BEGIN RECORDS FOR THIS TASK

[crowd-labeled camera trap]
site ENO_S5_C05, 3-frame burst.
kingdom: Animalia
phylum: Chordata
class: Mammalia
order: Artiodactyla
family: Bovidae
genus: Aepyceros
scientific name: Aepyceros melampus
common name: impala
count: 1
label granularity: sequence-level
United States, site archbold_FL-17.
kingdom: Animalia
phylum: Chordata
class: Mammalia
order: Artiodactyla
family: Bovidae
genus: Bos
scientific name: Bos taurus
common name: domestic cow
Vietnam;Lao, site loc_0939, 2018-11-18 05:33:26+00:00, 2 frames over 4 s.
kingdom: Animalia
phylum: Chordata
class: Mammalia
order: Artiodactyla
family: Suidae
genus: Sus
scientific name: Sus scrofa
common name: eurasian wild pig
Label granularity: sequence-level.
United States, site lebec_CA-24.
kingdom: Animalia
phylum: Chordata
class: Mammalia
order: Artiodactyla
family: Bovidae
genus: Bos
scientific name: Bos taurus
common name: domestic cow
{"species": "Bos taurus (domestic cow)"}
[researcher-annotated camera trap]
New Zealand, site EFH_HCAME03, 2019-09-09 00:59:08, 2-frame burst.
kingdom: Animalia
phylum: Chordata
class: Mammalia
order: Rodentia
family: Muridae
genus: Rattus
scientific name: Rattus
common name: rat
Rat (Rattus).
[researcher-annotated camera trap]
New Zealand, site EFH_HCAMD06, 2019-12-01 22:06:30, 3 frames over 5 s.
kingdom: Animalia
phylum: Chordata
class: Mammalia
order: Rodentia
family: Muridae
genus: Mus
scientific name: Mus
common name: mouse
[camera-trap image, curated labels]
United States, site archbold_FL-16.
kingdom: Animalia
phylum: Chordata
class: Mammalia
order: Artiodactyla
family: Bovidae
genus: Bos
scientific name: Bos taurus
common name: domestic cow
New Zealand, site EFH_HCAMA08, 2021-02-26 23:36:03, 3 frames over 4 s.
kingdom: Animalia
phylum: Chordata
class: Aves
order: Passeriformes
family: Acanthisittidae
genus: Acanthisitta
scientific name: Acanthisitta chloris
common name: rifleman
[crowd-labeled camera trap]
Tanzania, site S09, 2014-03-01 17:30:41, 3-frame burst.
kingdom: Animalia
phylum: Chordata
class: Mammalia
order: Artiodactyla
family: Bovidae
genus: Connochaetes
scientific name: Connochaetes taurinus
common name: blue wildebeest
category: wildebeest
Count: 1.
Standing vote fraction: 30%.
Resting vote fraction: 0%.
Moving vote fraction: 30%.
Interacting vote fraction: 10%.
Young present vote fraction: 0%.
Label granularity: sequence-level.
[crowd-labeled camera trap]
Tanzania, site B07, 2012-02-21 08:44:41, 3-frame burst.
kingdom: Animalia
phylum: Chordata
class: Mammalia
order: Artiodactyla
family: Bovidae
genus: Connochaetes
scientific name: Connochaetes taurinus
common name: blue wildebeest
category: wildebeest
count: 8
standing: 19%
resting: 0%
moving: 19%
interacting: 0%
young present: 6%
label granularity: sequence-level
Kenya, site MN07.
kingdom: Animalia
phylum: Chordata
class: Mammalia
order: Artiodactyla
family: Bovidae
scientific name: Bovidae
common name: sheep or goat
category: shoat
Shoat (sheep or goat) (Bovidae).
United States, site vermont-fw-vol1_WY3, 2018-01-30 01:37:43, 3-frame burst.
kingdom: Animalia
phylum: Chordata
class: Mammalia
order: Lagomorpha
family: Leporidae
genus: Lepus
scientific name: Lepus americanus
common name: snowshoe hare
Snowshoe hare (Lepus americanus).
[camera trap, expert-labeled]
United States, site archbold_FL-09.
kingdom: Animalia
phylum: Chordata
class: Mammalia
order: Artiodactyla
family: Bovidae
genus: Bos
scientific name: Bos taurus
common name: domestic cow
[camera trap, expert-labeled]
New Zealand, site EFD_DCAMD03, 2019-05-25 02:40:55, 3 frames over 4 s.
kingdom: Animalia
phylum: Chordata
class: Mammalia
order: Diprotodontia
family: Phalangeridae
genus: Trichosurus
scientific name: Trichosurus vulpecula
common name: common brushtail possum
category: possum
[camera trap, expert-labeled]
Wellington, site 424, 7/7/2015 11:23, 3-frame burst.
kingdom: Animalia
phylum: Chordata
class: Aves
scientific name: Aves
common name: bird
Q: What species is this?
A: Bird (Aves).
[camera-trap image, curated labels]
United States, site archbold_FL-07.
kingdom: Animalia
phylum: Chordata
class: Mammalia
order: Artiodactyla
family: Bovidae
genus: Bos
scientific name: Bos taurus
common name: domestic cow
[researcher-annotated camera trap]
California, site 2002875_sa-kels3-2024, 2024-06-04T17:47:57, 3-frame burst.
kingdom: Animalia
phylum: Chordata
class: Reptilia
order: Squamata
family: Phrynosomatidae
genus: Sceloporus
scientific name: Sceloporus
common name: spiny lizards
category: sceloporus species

END RECORDS FOR THIS TASK

WHAT YOU WILL DO:
Retype the entries word for word.

SOLUTION FOR THIS TASK:
[crowd-labeled camera trap]
site ENO_S5_C05, 3-frame burst.
kingdom: Animalia
phylum: Chordata
class: Mammalia
order: Artiodactyla
family: Bovidae
genus: Aepyceros
scientific name: Aepyceros melampus
common name: impala
count: 1
label granularity: sequence-level
United States, site archbold_FL-17.
kingdom: Animalia
phylum: Chordata
class: Mammalia
order: Artiodactyla
family: Bovidae
genus: Bos
scientific name: Bos taurus
common name: domestic cow
Vietnam;Lao, site loc_0939, 2018-11-18 05:33:26+00:00, 2 frames over 4 s.
kingdom: Animalia
phylum: Chordata
class: Mammalia
order: Artiodactyla
family: Suidae
genus: Sus
scientific name: Sus scrofa
common name: eurasian wild pig
Label granularity: sequence-level.
United States, site lebec_CA-24.
kingdom: Animalia
phylum: Chordata
class: Mammalia
order: Artiodactyla
family: Bovidae
genus: Bos
scientific name: Bos taurus
common name: domestic cow
{"species": "Bos taurus (domestic cow)"}
[researcher-annotated camera trap]
New Zealand, site EFH_HCAME03, 2019-09-09 00:59:08, 2-frame burst.
kingdom: Animalia
phylum: Chordata
class: Mammalia
order: Rodentia
family: Muridae
genus: Rattus
scientific name: Rattus
common name: rat
Rat (Rattus).
[researcher-annotated camera trap]
New Zealand, site EFH_HCAMD06, 2019-12-01 22:06:30, 3 frames over 5 s.
kingdom: Animalia
phylum: Chordata
class: Mammalia
order: Rodentia
family: Muridae
genus: Mus
scientific name: Mus
common name: mouse
[camera-trap image, curated labels]
United States, site archbold_FL-16.
kingdom: Animalia
phylum: Chordata
class: Mammalia
order: Artiodactyla
family: Bovidae
genus: Bos
scientific name: Bos taurus
common name: domestic cow
New Zealand, site EFH_HCAMA08, 2021-02-26 23:36:03, 3 frames over 4 s.
kingdom: Animalia
phylum: Chordata
class: Aves
order: Passeriformes
family: Acanthisittidae
genus: Acanthisitta
scientific name: Acanthisitta chloris
common name: rifleman
[crowd-labeled camera trap]
Tanzania, site S09, 2014-03-01 17:30:41, 3-frame burst.
kingdom: Animalia
phylum: Chordata
class: Mammalia
order: Artiodactyla
family: Bovidae
genus: Connochaetes
scientific name: Connochaetes taurinus
common name: blue wildebeest
category: wildebeest
Count: 1.
Standing vote fraction: 30%.
Resting vote fraction: 0%.
Moving vote fraction: 30%.
Interacting vote fraction: 10%.
Young present vote fraction: 0%.
Label granularity: sequence-level.
[crowd-labeled camera trap]
Tanzania, site B07, 2012-02-21 08:44:41, 3-frame burst.
kingdom: Animalia
phylum: Chordata
class: Mammalia
order: Artiodactyla
family: Bovidae
genus: Connochaetes
scientific name: Connochaetes taurinus
common name: blue wildebeest
category: wildebeest
count: 8
standing: 19%
resting: 0%
moving: 19%
interacting: 0%
young present: 6%
label granularity: sequence-level
Kenya, site MN07.
kingdom: Animalia
phylum: Chordata
class: Mammalia
order: Artiodactyla
family: Bovidae
scientific name: Bovidae
common name: sheep or goat
category: shoat
Shoat (sheep or goat) (Bovidae).
United States, site vermont-fw-vol1_WY3, 2018-01-30 01:37:43, 3-frame burst.
kingdom: Animalia
phylum: Chordata
class: Mammalia
order: Lagomorpha
family: Leporidae
genus: Lepus
scientific name: Lepus americanus
common name: snowshoe hare
Snowshoe hare (Lepus americanus).
[camera trap, expert-labeled]
United States, site archbold_FL-09.
kingdom: Animalia
phylum: Chordata
class: Mammalia
order: Artiodactyla
family: Bovidae
genus: Bos
scientific name: Bos taurus
common name: domestic cow
[camera trap, expert-labeled]
New Zealand, site EFD_DCAMD03, 2019-05-25 02:40:55, 3 frames over 4 s.
kingdom: Animalia
phylum: Chordata
class: Mammalia
order: Diprotodontia
family: Phalangeridae
genus: Trichosurus
scientific name: Trichosurus vulpecula
common name: common brushtail possum
category: possum
[camera trap, expert-labeled]
Wellington, site 424, 7/7/2015 11:23, 3-frame burst.
kingdom: Animalia
phylum: Chordata
class: Aves
scientific name: Aves
common name: bird
Q: What species is this?
A: Bird (Aves).
[camera-trap image, curated labels]
United States, site archbold_FL-07.
kingdom: Animalia
phylum: Chordata
class: Mammalia
order: Artiodactyla
family: Bovidae
genus: Bos
scientific name: Bos taurus
common name: domestic cow
[researcher-annotated camera trap]
California, site 2002875_sa-kels3-2024, 2024-06-04T17:47:57, 3-frame burst.
kingdom: Animalia
phylum: Chordata
class: Reptilia
order: Squamata
family: Phrynosomatidae
genus: Sceloporus
scientific name: Sceloporus
common name: spiny lizards
category: sceloporus species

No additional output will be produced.